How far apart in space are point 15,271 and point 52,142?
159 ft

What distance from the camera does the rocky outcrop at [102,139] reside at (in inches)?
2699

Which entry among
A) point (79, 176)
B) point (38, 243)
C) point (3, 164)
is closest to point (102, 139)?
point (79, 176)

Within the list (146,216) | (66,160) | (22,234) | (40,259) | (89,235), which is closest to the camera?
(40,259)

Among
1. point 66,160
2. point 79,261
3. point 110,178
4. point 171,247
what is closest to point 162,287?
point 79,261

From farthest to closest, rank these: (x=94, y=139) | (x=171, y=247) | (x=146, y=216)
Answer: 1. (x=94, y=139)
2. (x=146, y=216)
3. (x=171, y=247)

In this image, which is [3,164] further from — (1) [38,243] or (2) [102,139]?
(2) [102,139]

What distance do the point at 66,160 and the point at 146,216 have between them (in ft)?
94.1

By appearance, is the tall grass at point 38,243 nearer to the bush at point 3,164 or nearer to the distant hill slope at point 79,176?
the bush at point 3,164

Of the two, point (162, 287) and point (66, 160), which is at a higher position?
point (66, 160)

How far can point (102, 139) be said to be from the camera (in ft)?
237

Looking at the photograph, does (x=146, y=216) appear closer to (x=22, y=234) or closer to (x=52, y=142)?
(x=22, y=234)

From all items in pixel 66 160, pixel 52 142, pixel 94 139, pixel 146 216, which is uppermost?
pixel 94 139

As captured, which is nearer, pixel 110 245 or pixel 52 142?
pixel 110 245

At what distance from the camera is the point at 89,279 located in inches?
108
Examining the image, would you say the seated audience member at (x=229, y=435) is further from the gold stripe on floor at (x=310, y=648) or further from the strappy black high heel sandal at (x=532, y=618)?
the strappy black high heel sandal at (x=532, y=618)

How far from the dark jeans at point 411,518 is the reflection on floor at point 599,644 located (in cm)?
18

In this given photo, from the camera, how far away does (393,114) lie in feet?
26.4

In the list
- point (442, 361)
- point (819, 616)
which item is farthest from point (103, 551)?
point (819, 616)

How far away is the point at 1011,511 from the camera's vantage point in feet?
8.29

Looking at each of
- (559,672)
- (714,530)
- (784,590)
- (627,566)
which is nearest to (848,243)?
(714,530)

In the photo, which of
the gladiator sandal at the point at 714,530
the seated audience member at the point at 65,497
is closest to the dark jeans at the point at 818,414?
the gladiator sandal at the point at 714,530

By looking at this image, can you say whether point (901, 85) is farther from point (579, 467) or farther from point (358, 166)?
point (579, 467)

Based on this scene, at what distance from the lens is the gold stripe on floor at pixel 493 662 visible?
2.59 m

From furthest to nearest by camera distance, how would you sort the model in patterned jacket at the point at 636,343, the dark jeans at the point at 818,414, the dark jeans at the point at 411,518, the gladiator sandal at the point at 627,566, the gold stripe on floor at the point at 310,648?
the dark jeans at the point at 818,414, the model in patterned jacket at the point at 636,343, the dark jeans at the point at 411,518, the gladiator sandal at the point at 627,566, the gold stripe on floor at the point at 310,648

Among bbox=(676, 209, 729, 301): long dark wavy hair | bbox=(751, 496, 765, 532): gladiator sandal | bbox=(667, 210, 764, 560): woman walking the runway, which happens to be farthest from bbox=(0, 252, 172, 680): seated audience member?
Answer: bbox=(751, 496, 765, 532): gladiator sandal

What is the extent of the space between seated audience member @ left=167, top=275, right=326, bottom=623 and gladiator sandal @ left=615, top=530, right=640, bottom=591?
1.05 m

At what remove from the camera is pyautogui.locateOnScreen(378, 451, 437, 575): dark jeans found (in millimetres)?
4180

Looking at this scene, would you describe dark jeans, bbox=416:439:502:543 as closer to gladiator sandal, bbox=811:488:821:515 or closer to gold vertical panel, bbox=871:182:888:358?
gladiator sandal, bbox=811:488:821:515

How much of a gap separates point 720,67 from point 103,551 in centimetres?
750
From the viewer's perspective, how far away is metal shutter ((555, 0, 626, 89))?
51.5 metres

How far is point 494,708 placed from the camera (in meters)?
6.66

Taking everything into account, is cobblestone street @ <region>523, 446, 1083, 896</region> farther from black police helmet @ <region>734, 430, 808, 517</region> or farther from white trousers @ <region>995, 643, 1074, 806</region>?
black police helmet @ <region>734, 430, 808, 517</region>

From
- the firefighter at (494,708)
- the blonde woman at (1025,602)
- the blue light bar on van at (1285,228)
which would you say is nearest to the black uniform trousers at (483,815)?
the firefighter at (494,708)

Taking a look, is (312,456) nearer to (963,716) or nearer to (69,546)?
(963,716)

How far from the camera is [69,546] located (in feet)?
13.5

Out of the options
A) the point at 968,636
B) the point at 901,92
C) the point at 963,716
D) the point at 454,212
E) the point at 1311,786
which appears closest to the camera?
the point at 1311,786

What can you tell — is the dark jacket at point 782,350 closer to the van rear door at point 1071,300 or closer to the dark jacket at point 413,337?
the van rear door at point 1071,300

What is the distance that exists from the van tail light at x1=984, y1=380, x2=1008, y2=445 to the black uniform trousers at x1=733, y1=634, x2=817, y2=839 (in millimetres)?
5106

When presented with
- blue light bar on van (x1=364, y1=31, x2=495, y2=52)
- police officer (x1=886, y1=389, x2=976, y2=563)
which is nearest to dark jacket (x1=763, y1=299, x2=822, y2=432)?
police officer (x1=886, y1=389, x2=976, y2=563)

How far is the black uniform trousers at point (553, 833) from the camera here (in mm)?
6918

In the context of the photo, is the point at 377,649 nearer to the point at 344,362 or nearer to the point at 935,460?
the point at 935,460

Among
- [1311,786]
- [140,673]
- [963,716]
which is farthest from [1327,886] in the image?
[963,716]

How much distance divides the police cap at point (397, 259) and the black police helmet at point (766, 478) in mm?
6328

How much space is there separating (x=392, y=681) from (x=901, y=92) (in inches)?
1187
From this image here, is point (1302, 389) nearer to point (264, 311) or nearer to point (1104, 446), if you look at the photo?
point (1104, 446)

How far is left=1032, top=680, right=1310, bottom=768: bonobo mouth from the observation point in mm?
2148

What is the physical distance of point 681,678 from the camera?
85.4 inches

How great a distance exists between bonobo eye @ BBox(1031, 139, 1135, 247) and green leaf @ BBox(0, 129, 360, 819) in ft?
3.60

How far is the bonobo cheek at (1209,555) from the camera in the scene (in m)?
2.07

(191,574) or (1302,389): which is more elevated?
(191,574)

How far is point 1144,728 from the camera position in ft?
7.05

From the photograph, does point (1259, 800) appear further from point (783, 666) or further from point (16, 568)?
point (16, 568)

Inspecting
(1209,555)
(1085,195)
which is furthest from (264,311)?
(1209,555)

=-=-=

Exact copies of all the records are required.

» **Exercise output**
How far apart in space are point 15,271 and point 52,142?
159 ft

What distance from the camera does the rocky outcrop at [102,139] reside at (in inches)?
2699

Which entry among
A) point (79, 176)
B) point (38, 243)
C) point (3, 164)
is closest to point (102, 139)?
point (79, 176)

Within the list (146,216) | (66,160) | (22,234) | (40,259) | (89,235), which is closest to the camera?
(40,259)

Among
1. point 66,160
2. point 79,261
3. point 110,178
4. point 171,247
what is closest to point 162,287?
point 79,261

From farthest to closest, rank these: (x=94, y=139) | (x=171, y=247) | (x=146, y=216)
Answer: 1. (x=94, y=139)
2. (x=146, y=216)
3. (x=171, y=247)

In this image, which is [3,164] further from — (1) [38,243] or (2) [102,139]?
(2) [102,139]

What distance do the point at 66,160 and the point at 146,216 have between them (in ft)?
94.1

By appearance, is the tall grass at point 38,243 nearer to the bush at point 3,164 or nearer to the distant hill slope at point 79,176?
the bush at point 3,164

Of the two, point (162, 287) and point (66, 160), which is at a higher position?
point (66, 160)

How far can point (102, 139) be said to be from the camera (in ft)?
237

Looking at the photograph, does (x=146, y=216) appear closer to (x=22, y=234) or closer to (x=52, y=142)?
(x=22, y=234)

From all items in pixel 66 160, pixel 52 142, pixel 94 139, pixel 146 216, which is uppermost?
pixel 94 139

As captured, which is nearer, pixel 110 245 or pixel 52 142?
pixel 110 245

At what distance from the camera is the point at 89,279 located in inches?
108
Examining the image, would you say the seated audience member at (x=229, y=435) is further from the gold stripe on floor at (x=310, y=648) or further from the strappy black high heel sandal at (x=532, y=618)?
the strappy black high heel sandal at (x=532, y=618)

How far from the dark jeans at point 411,518 is the reflection on floor at point 599,644 located (in cm)?
18

In this given photo, from the camera, how far away does (393,114) lie in feet?
26.4

In the list
- point (442, 361)
- point (819, 616)
which item is farthest from point (103, 551)?
point (819, 616)

How far away is the point at 1011,511 from the camera's vantage point in feet?
8.29

Looking at each of
- (559,672)
- (714,530)
- (784,590)
- (627,566)
which is nearest to (848,243)?
(714,530)

In the photo, which of
the gladiator sandal at the point at 714,530
the seated audience member at the point at 65,497
is closest to the dark jeans at the point at 818,414?
the gladiator sandal at the point at 714,530

By looking at this image, can you say whether point (901, 85) is farther from point (579, 467) or farther from point (358, 166)?
point (579, 467)

Based on this scene, at what distance from the lens is the gold stripe on floor at pixel 493 662 visible?
2.59 m

From furthest to nearest by camera distance, how would you sort the model in patterned jacket at the point at 636,343, the dark jeans at the point at 818,414, the dark jeans at the point at 411,518, the gladiator sandal at the point at 627,566, the gold stripe on floor at the point at 310,648?
the dark jeans at the point at 818,414, the model in patterned jacket at the point at 636,343, the dark jeans at the point at 411,518, the gladiator sandal at the point at 627,566, the gold stripe on floor at the point at 310,648

Among bbox=(676, 209, 729, 301): long dark wavy hair | bbox=(751, 496, 765, 532): gladiator sandal | bbox=(667, 210, 764, 560): woman walking the runway, which happens to be farthest from bbox=(0, 252, 172, 680): seated audience member?
Answer: bbox=(751, 496, 765, 532): gladiator sandal

What is the extent of the space between seated audience member @ left=167, top=275, right=326, bottom=623 and gladiator sandal @ left=615, top=530, right=640, bottom=591?
1.05 m

At what remove from the camera is pyautogui.locateOnScreen(378, 451, 437, 575): dark jeans found (in millimetres)?
4180

Looking at this scene, would you describe dark jeans, bbox=416:439:502:543 as closer to gladiator sandal, bbox=811:488:821:515 or closer to gold vertical panel, bbox=871:182:888:358?
gladiator sandal, bbox=811:488:821:515

How much of a gap separates point 720,67 from point 103,551 in centimetres?
750
From the viewer's perspective, how far away is metal shutter ((555, 0, 626, 89))?
51.5 metres

How far is point 494,708 placed from the camera (in meters)?
6.66

Taking everything into account, is cobblestone street @ <region>523, 446, 1083, 896</region> farther from black police helmet @ <region>734, 430, 808, 517</region> or farther from white trousers @ <region>995, 643, 1074, 806</region>?
black police helmet @ <region>734, 430, 808, 517</region>

From
- the firefighter at (494,708)
- the blonde woman at (1025,602)
- the blue light bar on van at (1285,228)
which would you say is nearest to the black uniform trousers at (483,815)?
the firefighter at (494,708)

Taking a look, is (312,456) nearer to (963,716) or nearer to (69,546)?
(963,716)

How far from the camera is [69,546] located (in feet)?
13.5

Out of the options
A) the point at 968,636
B) the point at 901,92
C) the point at 963,716
D) the point at 454,212
E) the point at 1311,786
which appears closest to the camera?
the point at 1311,786

What can you tell — is the dark jacket at point 782,350 closer to the van rear door at point 1071,300 or closer to the dark jacket at point 413,337?
the van rear door at point 1071,300

What is the distance that exists from the van tail light at x1=984, y1=380, x2=1008, y2=445 to the black uniform trousers at x1=733, y1=634, x2=817, y2=839 (in millimetres)?
5106

When presented with
- blue light bar on van (x1=364, y1=31, x2=495, y2=52)
- police officer (x1=886, y1=389, x2=976, y2=563)
which is nearest to dark jacket (x1=763, y1=299, x2=822, y2=432)?
police officer (x1=886, y1=389, x2=976, y2=563)

How far is the black uniform trousers at point (553, 833) from the camera here (in mm)?
6918

In the context of the photo, is the point at 377,649 nearer to the point at 344,362 or nearer to the point at 935,460?
the point at 935,460

Among
- [1311,786]
- [140,673]
- [963,716]
which is farthest from [1327,886] in the image?
[963,716]

How much distance divides the police cap at point (397, 259) and the black police helmet at point (766, 478) in mm?
6328

How much space is there separating (x=392, y=681) from (x=901, y=92) (in inches)?
1187
From this image here, is point (1302, 389) nearer to point (264, 311) or nearer to point (1104, 446), if you look at the photo?
point (1104, 446)

How far is left=1032, top=680, right=1310, bottom=768: bonobo mouth from the observation point in mm?
2148

What is the physical distance of point 681,678 from the camera?
85.4 inches

How great a distance exists between bonobo eye @ BBox(1031, 139, 1135, 247) and green leaf @ BBox(0, 129, 360, 819) in ft?
3.60

How far is the bonobo cheek at (1209,555) from the camera in the scene (in m)?
2.07

(191,574) or (1302,389): which is more elevated?
(191,574)

How far is point 1144,728 from the camera position in ft?
7.05

From the photograph, does point (1259, 800) appear further from point (783, 666) or further from point (16, 568)?
point (16, 568)

Inspecting
(1209,555)
(1085,195)
which is furthest from (264,311)?
(1209,555)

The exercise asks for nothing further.